BUDGET BRIEFINGS:THE BUDGET adjustment over the next four years will have to be significantly higher than the previous projection of €7.5 billion, Fine Gael finance spokesman Michael Noonan said after his briefing by Department of Finance officials yesterday.
Speaking immediately after the meeting, Mr Noonan said a bigger adjustment would now be required because the figure for growth next year was not going to be the 3.25 per cent originally forecast by the Government.
“We accept now from the conversations we had with the officials that they are putting in a lesser figure than in last year’s budget so the level of adjustment is going to be bigger than that which was published so far,” he said.
“The figure of adjustment published already in the Government plans was €7.5 billion. With lower growth rates projected, the level of adjustment is going to be significantly higher than that.”
Mr Noonan said that estimates for growth from the Economic and Social Research Institute and from independent economists also suggested that it would be considerably lower than earlier forecasts.
He added that decisions on the budget would affect the projections for growth. If the emphasis was on tax the growth projections would go one way and if it was on spending cuts it could go in another way.

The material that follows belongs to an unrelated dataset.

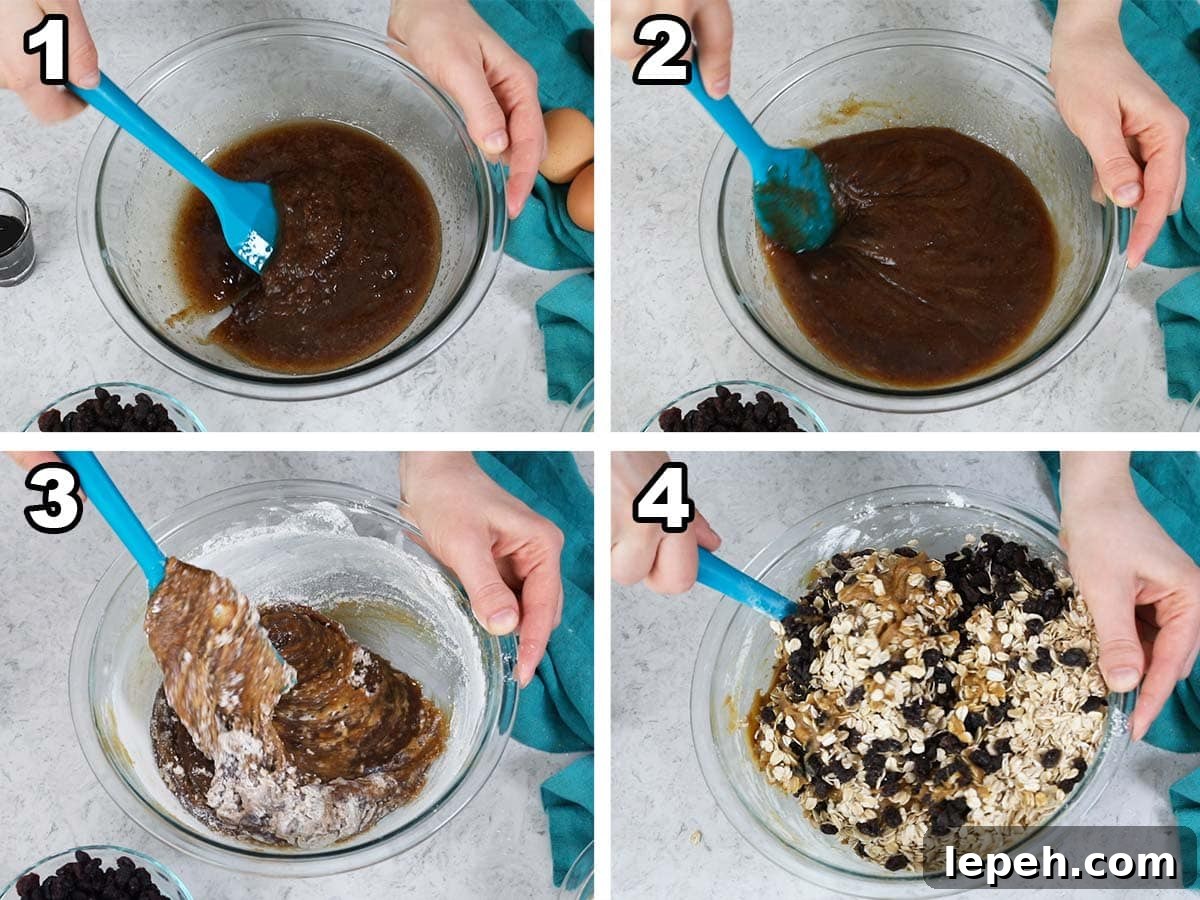 1

2

3

4

lepeh.com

“It is hard to be accurate about the level of adjustment required until we have Government projections for growth and decisions about the framing of the budget. There are a number of variables,” he added.
Mr Noonan said that detailed costings of the various budget options involving their revenue-raising potential or the savings that could be made through particular spending cuts did not form party of yesterday’s discussions.
“My feeling is that while Opposition parties may work on alternative strategies we won’t be able to come to conclusions until we have the figures to build on.”
Mr Noonan added that the Government would need to give the Opposition the time required if the process was to work. “The can’t give us the information a few days before the budget.”
Asked if the four-year adjustment should be front-loaded in next year’s budget, Mr Noonan said the Government’s original plan envisaged 40 per cent of the cuts coming in the first year followed by 25 per cent the following year and the final part spread out over years three and four.
He said the figure for next year would probably be somewhere around 40 per cent of the revised total but it was too early to speculate on precisely what that figure would be.
Mr Noonan was accompanied at the meeting by Fine Gael’s spokesman on public expenditure Brian Hayes, spokesman on small business Damien English, and the party’s Seanad finance spokesman Liam Twomey.
The party’s economic adviser, Andrew McDowell, also attended the meeting and he will be the point of contact between the Department of Finance and Fine Gael for the remainder of the process.
The department’s official team was headed by finance secretary general Kevin Cardiff.